_Provided entries:_
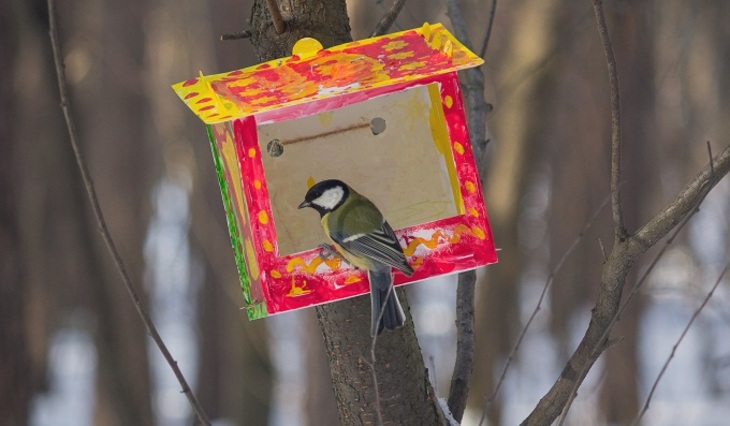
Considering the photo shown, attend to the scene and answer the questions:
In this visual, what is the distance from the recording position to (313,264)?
5.40 feet

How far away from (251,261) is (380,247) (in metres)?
0.29

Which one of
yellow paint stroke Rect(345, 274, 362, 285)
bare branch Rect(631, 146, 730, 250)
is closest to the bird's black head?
yellow paint stroke Rect(345, 274, 362, 285)

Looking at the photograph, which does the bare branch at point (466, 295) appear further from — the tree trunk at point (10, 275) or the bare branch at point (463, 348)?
the tree trunk at point (10, 275)

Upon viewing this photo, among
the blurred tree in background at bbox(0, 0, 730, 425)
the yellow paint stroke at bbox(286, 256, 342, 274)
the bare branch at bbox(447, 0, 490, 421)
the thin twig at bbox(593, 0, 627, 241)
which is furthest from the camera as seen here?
the blurred tree in background at bbox(0, 0, 730, 425)

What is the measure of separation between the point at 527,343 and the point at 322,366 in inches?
53.4

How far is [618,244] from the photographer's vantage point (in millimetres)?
1563

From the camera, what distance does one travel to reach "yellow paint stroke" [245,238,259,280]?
1683 millimetres

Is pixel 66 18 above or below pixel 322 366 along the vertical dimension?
above

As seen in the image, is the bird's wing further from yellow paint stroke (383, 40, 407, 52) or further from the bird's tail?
yellow paint stroke (383, 40, 407, 52)

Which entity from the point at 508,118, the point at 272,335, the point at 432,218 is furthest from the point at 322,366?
the point at 432,218

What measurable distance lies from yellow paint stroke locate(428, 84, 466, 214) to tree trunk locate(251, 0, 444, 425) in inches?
8.3

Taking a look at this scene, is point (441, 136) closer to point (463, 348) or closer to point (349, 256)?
point (349, 256)

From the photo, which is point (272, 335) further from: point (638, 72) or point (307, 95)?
point (307, 95)

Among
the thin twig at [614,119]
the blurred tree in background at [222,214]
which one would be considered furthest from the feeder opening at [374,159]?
the blurred tree in background at [222,214]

_Problem statement:_
Only the lines from the one with "From the camera, what" through the end of the material are wanted; copy them exactly, both ends included.

_Written solution:_
From the camera, what distance does one travel to reach "yellow paint stroke" [245,238,259,280]?
1683 millimetres

Is pixel 66 18 above or below pixel 322 366 along the vertical dimension?
above

As seen in the image, is the bird's wing further from yellow paint stroke (383, 40, 407, 52) or further from the bird's tail?
yellow paint stroke (383, 40, 407, 52)

Which entity from the point at 508,118, the point at 272,335, the point at 432,218 is furthest from the point at 322,366?
the point at 432,218

What measurable distance lies from yellow paint stroke locate(428, 84, 466, 214) to tree trunk locate(251, 0, 444, 425) in inches?
8.3

Taking a look at this scene, is point (441, 136) closer to point (463, 348) or closer to point (349, 256)?
point (349, 256)

From the photo, which is point (272, 335) further from: point (638, 72) or point (307, 95)?
point (307, 95)

Among
the thin twig at [614,119]
the blurred tree in background at [222,214]
which one would be considered furthest from the feeder opening at [374,159]?
the blurred tree in background at [222,214]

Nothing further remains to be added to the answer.